┌─ Texte fourni
# Comment scanner avec la epson stylus DX4400 ?



## titiag (17 Mars 2009)

Salut

Je voudrais savoir svp comment scanner un document avec l'imprimante epson stylus  DX4400 ?

Merci de votre aide

Bonne journée

Titia


----------



## mrz (17 Mars 2009)

Bonjour, 
Est-ce que tu as une version de Photoshop sous la main?
Si c'est le cas et si ton Epson est bien installé, sous Photoshop dans l'onglet Fichier tu trouveras le menu Importation et dans le sous menu il devrait y avoir quelque chose genre : EPSON TWAIN.
En cliquant dessus tu ouvriras une interface de numérisation avec quelque option.
Une fois la numérisation validée, le doc s'ouvriras sur Photoshop,, et là tu pourras en farie ce que tu veux. et l'enregistrer où tu veux.

En espérant avoir été utile,


----------



## macaccro (17 Mars 2009)

Bonjour,

En sus des infos données par MRZ

Celles du site d'Epson http://esupport.epson-europe.com/ProductHome.aspx?lng=fr-FR&data=lkuCfcvA9cwEZbxk9e+dWn+PDqdigFFulkWQIU002Fn79AYU003D

documentation,
pilotes....


----------
└─
┌─ Données
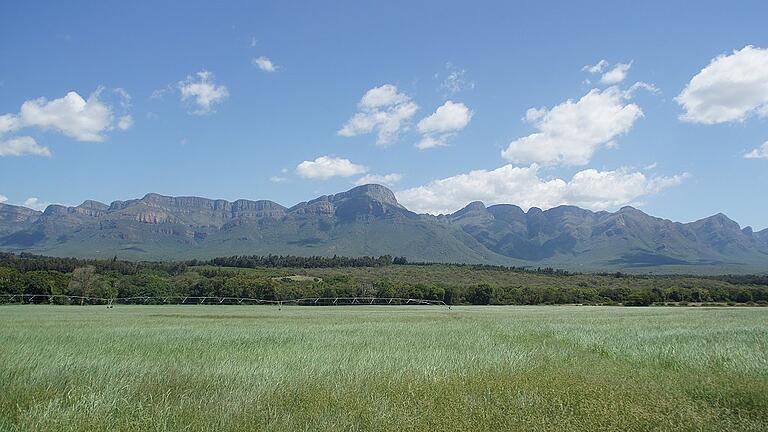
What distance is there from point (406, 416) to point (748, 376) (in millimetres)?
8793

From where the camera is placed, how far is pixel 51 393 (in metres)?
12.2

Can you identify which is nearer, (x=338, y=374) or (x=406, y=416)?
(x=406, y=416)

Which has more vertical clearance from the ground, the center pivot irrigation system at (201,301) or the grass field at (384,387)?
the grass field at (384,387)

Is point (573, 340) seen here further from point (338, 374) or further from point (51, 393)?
└─
┌─ Données
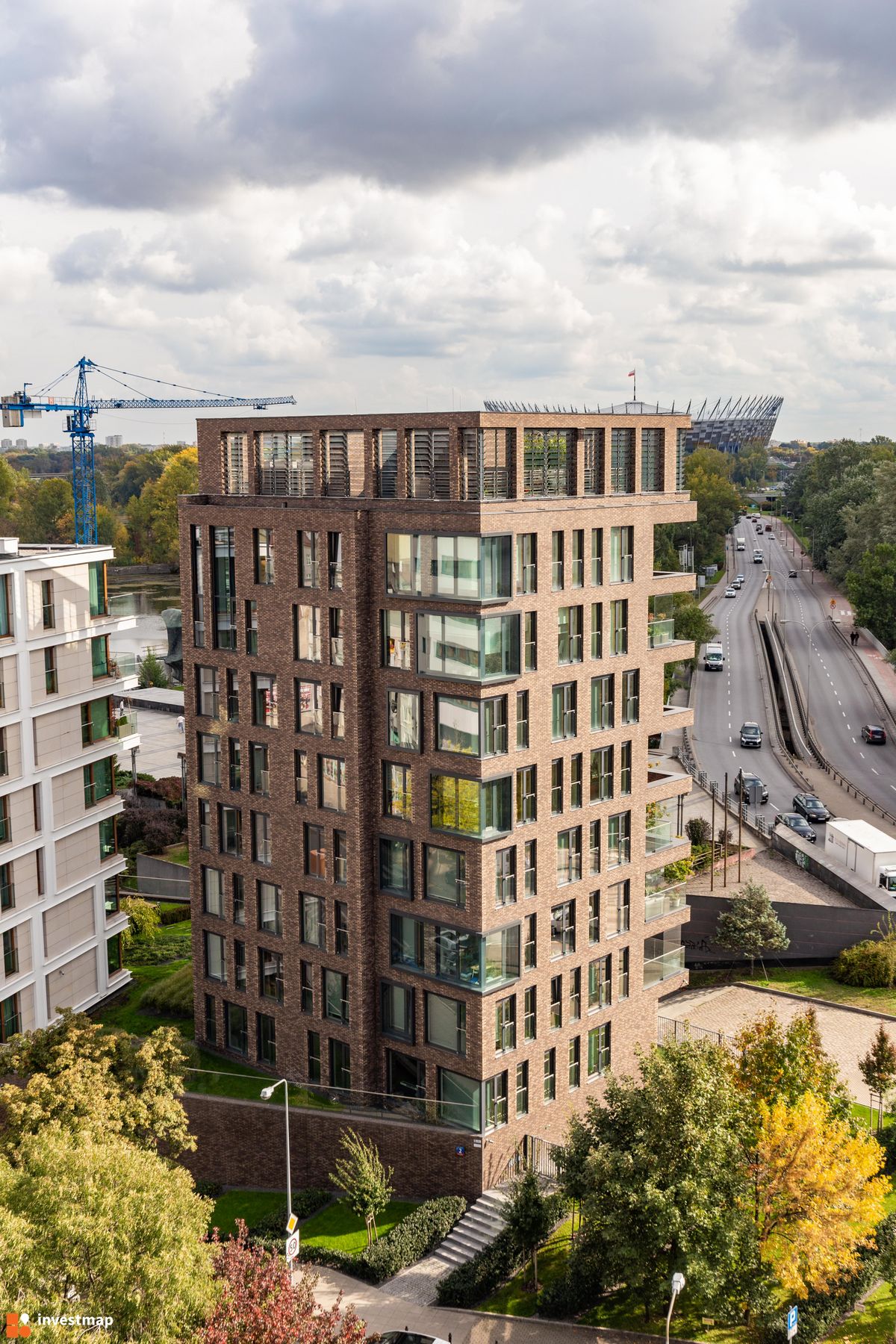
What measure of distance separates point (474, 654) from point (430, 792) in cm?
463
└─
┌─ Données
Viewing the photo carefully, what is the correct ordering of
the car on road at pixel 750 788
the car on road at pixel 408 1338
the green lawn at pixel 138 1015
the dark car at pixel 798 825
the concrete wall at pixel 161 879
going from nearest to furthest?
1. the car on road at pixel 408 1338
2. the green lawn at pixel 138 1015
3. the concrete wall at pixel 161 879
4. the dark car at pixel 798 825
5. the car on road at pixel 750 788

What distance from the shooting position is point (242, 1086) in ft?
└─
● Consigne: Dans la discussion sur la numérisation avec l'Epson Stylus DX4400, recopiez mot pour mot tout ce qui va de "En cliquant dessus" jusqu'à "où tu veux.".

● Solution:
En cliquant dessus tu ouvriras une interface de numérisation avec quelque option.
Une fois la numérisation validée, le doc s'ouvriras sur Photoshop,, et là tu pourras en farie ce que tu veux. et l'enregistrer où tu veux.